→ Record extracts:
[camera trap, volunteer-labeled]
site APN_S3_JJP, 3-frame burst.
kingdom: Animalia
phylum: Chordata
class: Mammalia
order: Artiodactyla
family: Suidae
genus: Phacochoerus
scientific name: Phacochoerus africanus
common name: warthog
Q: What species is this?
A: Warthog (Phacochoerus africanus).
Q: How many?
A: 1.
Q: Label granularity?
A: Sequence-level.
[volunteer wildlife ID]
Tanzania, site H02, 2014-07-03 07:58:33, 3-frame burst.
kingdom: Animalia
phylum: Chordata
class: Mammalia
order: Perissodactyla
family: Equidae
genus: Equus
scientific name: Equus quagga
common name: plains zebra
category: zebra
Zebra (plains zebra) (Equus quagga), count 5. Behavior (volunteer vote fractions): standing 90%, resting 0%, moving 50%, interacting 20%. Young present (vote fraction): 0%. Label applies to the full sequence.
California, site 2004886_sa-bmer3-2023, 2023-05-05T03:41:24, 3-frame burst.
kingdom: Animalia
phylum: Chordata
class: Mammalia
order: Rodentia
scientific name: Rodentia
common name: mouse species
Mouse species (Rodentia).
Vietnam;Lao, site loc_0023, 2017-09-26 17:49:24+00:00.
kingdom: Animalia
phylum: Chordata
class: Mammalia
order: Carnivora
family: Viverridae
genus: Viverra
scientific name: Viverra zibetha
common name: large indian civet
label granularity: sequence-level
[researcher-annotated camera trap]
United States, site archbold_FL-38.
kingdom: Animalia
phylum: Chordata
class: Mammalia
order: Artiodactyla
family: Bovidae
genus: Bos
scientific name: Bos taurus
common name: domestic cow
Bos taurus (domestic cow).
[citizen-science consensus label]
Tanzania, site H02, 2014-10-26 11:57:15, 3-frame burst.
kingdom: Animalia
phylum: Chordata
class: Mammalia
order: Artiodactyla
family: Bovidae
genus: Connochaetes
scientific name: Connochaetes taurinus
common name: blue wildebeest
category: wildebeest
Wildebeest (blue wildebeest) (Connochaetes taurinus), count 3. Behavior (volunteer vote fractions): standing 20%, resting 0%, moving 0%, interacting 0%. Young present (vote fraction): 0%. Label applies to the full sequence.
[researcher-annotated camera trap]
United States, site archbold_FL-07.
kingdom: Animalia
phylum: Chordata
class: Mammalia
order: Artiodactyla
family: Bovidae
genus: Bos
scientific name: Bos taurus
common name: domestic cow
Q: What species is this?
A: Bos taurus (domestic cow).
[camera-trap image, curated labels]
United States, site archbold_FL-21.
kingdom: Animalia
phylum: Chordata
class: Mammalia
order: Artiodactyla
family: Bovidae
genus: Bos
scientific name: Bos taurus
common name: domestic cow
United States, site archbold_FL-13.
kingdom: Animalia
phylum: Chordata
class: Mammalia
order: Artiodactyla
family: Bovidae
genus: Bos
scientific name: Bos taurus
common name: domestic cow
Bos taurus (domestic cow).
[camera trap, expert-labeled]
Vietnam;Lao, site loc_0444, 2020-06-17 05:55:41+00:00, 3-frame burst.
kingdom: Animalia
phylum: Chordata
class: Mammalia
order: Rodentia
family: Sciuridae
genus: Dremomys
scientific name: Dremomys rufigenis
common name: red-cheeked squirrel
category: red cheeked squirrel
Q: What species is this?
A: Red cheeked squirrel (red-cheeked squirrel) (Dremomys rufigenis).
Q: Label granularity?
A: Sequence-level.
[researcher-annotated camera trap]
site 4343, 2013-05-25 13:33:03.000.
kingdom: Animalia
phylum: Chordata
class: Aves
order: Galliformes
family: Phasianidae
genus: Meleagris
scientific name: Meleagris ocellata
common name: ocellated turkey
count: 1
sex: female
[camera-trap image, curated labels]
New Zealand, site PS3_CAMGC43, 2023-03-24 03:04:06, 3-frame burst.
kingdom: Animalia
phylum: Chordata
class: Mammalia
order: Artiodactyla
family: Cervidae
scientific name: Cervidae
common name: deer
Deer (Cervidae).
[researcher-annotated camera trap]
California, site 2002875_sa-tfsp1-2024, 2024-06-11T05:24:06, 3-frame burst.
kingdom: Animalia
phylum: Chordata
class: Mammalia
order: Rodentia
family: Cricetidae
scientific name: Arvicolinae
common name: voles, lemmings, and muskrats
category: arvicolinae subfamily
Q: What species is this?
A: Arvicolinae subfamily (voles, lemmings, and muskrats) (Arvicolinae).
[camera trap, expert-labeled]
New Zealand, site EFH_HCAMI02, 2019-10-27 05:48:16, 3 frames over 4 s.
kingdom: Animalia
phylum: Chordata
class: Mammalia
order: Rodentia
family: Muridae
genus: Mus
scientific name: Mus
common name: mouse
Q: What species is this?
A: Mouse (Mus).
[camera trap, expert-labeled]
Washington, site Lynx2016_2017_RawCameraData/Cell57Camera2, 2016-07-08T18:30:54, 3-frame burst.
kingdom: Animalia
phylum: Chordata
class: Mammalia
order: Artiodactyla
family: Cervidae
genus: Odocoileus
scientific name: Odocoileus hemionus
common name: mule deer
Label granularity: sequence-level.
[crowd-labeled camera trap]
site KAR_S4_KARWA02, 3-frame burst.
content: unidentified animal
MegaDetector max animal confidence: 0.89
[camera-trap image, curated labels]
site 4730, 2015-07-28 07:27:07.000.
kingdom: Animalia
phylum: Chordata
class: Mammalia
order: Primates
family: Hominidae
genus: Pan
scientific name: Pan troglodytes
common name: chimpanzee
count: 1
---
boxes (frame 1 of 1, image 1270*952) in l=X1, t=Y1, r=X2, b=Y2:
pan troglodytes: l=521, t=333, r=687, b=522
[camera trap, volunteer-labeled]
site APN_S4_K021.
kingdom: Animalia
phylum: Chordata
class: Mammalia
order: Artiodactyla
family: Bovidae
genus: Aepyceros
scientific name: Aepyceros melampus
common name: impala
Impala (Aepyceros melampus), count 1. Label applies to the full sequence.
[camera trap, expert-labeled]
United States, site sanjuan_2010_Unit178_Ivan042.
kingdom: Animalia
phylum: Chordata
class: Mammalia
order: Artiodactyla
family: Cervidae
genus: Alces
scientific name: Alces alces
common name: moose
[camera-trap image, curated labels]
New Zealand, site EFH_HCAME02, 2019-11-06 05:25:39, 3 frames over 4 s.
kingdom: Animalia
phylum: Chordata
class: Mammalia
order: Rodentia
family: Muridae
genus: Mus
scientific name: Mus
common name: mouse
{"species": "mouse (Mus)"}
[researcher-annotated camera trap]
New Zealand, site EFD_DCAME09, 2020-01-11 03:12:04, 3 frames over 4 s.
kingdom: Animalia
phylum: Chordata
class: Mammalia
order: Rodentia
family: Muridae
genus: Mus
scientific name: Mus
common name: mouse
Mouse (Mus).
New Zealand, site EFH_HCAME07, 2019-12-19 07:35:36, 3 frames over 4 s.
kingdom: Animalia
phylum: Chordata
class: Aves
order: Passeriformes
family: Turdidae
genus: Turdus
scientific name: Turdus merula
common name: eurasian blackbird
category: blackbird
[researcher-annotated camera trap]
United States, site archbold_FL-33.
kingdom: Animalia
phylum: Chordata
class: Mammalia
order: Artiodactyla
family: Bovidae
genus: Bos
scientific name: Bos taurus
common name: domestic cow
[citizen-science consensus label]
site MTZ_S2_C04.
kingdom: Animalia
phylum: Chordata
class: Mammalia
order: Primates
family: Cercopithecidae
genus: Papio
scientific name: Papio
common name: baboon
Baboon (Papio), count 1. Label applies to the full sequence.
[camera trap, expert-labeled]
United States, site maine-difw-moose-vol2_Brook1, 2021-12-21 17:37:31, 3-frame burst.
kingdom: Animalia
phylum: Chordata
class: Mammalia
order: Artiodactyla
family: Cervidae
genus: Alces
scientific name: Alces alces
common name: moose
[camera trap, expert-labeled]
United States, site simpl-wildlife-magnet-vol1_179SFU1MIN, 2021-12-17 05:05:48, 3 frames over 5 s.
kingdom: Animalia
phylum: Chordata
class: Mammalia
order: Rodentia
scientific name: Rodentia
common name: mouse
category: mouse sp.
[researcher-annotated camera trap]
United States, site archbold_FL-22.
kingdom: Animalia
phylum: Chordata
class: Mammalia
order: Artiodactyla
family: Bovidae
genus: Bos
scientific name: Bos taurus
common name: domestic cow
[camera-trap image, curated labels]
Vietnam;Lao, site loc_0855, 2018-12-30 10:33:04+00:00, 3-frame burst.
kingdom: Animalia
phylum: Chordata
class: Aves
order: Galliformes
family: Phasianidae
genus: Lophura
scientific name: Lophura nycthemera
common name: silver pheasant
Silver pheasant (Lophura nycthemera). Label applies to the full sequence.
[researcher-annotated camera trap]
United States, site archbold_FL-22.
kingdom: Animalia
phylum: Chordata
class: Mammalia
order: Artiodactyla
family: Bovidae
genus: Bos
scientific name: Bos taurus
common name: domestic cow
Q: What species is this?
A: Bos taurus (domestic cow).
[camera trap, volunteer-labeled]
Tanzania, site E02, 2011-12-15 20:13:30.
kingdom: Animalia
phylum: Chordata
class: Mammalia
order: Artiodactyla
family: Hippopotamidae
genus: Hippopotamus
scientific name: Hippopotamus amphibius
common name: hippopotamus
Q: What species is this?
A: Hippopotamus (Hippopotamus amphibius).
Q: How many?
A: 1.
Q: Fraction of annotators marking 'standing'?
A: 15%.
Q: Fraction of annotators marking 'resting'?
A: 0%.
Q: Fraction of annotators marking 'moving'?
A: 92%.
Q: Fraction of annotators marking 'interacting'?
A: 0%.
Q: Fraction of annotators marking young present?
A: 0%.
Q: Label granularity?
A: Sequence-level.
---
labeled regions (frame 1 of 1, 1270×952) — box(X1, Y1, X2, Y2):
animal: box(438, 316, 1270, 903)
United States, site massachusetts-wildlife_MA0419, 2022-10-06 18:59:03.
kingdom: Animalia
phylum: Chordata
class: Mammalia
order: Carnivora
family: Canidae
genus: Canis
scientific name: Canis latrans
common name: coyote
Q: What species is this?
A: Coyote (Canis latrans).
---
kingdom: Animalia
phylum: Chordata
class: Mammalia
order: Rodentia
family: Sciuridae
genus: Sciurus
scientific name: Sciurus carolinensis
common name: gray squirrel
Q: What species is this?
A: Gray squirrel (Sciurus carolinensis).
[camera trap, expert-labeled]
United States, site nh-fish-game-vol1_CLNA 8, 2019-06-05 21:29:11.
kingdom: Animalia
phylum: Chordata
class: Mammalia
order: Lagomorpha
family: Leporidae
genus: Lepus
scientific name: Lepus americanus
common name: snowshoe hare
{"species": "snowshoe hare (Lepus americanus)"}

→ The problem:
In the listing above, locate each line with "States" and copy it.

→ Your response:
United States, site archbold_FL-38.
United States, site archbold_FL-07.
United States, site archbold_FL-21.
United States, site archbold_FL-13.
United States, site sanjuan_2010_Unit178_Ivan042.
United States, site archbold_FL-33.
United States, site maine-difw-moose-vol2_Brook1, 2021-12-21 17:37:31, 3-frame burst.
United States, site simpl-wildlife-magnet-vol1_179SFU1MIN, 2021-12-17 05:05:48, 3 frames over 5 s.
United States, site archbold_FL-22.
United States, site archbold_FL-22.
United States, site massachusetts-wildlife_MA0419, 2022-10-06 18:59:03.
United States, site nh-fish-game-vol1_CLNA 8, 2019-06-05 21:29:11.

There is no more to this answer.